Here are some reasons why I rate the LotR card game lower than Samurai. It is less strategic and more tactical; you have to play at the current site, whereas in Samurai, you can wait until the endgame and select from a wide variety of locations to play. It is less clean with respect to rules. There are different rules for safe (white) sites, such as Bag End and Lothlorien, and for dangerous (black) sites, such as the Ford and Amon Hen. There are special rules for 3 of the sites, and each ring has a different power (with one exception). Those who prefer theme to simple rules may like these things. However, those who like theme may be disappointed by the game overall; it's really another abstract game with a thin layer of theme from Knizia.

It seems on the basis of the games I've played so far that there may be a particularly big advantage to a strong start.
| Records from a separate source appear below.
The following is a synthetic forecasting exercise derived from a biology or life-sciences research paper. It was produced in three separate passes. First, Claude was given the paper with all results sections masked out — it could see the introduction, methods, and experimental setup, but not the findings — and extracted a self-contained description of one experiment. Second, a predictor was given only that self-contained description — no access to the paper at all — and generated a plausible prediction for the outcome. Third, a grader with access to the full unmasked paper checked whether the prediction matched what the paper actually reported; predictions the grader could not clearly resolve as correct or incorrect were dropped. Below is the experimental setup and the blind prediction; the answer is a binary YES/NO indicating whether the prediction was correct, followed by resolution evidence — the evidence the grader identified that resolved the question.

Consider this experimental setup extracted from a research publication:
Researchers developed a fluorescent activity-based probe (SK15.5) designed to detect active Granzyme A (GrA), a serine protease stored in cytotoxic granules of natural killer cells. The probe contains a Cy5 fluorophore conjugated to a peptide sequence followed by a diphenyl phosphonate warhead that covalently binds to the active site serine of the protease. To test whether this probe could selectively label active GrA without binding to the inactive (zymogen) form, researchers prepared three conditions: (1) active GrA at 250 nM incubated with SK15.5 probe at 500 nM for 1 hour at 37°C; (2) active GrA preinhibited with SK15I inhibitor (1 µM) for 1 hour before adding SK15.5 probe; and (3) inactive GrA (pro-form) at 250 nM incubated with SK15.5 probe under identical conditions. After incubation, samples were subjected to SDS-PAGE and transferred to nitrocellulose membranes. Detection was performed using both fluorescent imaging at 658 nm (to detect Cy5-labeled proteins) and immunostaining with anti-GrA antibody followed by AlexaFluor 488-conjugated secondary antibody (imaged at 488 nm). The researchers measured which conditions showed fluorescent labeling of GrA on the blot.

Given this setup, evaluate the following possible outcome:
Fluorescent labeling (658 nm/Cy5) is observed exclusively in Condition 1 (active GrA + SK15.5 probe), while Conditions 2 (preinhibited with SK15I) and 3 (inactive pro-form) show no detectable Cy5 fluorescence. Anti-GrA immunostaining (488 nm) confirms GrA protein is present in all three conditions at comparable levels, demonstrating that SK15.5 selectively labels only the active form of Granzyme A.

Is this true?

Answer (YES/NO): YES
If you can finish Bag End and take first place in doing so, you get not only a couple of points and a ring, you also get the right to place Bree. You will place it next to some of the powerful cards you've already laid, so that they affect Bree as well. Thus, you have a good chance of also winning Bree and its ring, or at least finishing among the points. I may be wrong here. I must admit that I've only played 4 times before writing this, and that the later sites carry more victory points than do the earlier ones.

I don't like the cards for this card game. Most of the movie stills don't work for me as card art (although I enjoyed the movie). You may well hit the edge of the table unless you play on a very large one. When you do so, you either have to move all the cards so far laid, or play the semi-official variant that if a site is at the edge of the table, 3 of the 10 slots around it simply don't exist, and so you score it after 7 cards have been laid around it. I wish the cards had been smaller, rather than standard card size; I'd have made them the size of the cards in Wyatt Earp (and, by the way, I wish the cards for Wyatt Earp had been the size of these).

Having said all that, I do like this game. I like tile-laying games, and that's what this really is, despite being a card game rather than a board game. Everyone I've played it with has liked it. There is extremely little German on the cards, just a sentence on each of 3 of the sites. The game would be helped by a player aid sheet to provide a summary of the rules and translations of these site rules and of the ring powers. It would also be helped by an FAQ. There are a couple of points at which I'm not sure how to interpret the rules (e.g., when ring powers clash, which ring trumps the other?), but we haven't had real problems at such points.